Start of Text under study
Tropfest trouble. The film festival Tropfest has come under fire for its spin-off audio competition Tropscore, which asks composers to put together a score for a short film selected by the festival. Composer Jennifer Kingwell has written a blog post criticising the short film chosen:

“An offshoot of the world’s largest short film festival, Tropfest, Tropscore offers a chance for up-and-coming film composers to score a preselected short film. This year, the film is called ‘Remote’, (written and directed by Miguel Noonan), and like many short films, it comes with a twist and a double entendre — the everyman protagonist, Carlos, driving his ute through the remote (see?) Mexican desert is doing so to dig up his buried alive wife to rip the gaffa tape off her mouth and ask her where the remote (geddit?) is. Woman-in-refrigerator/buried-alive-wife (in the credits she doesn’t even get a name. She’s just ‘Wife of Carlos’) just blinks incredulously. Cut to Carlos driving away in his ute, yelling ‘Bitch’! And scene.

“This kind of casual misogyny contributes to a culture of minimisation, trivialisation and acceptance of domestic violence. It makes a punchline out of the fact that 22% of Australians think that domestic violence can be excused if people get so angry they lose control.”

Instead of calling for a boycott of the competition, Kingwell calls on composers to write a “femmo/anti-mysogynistic” score for the film that says that violence against women is unacceptable.
End of Text under study
Start of Records supplied
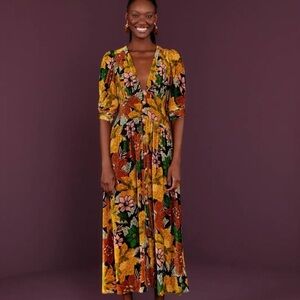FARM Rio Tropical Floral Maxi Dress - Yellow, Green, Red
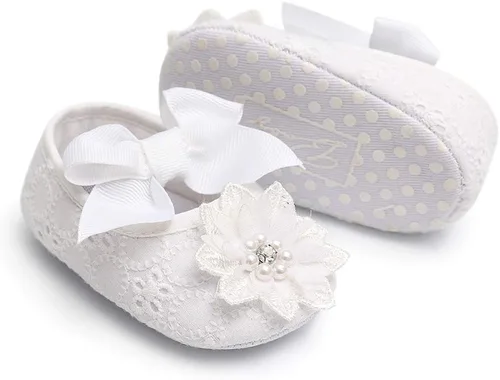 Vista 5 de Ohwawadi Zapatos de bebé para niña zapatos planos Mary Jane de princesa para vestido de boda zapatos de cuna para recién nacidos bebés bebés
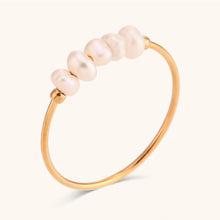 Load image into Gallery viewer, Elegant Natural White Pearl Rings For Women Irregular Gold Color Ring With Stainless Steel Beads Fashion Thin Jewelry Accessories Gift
End of Records supplied
Start of Records supplied
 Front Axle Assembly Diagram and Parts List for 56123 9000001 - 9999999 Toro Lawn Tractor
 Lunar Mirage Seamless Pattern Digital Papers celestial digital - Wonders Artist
End of Records supplied
• [Problem] List every person or character that the text about Tropscore identifies by name.

• [Response to this exercise]
Jennifer Kingwell
Miguel Noonan
Carlos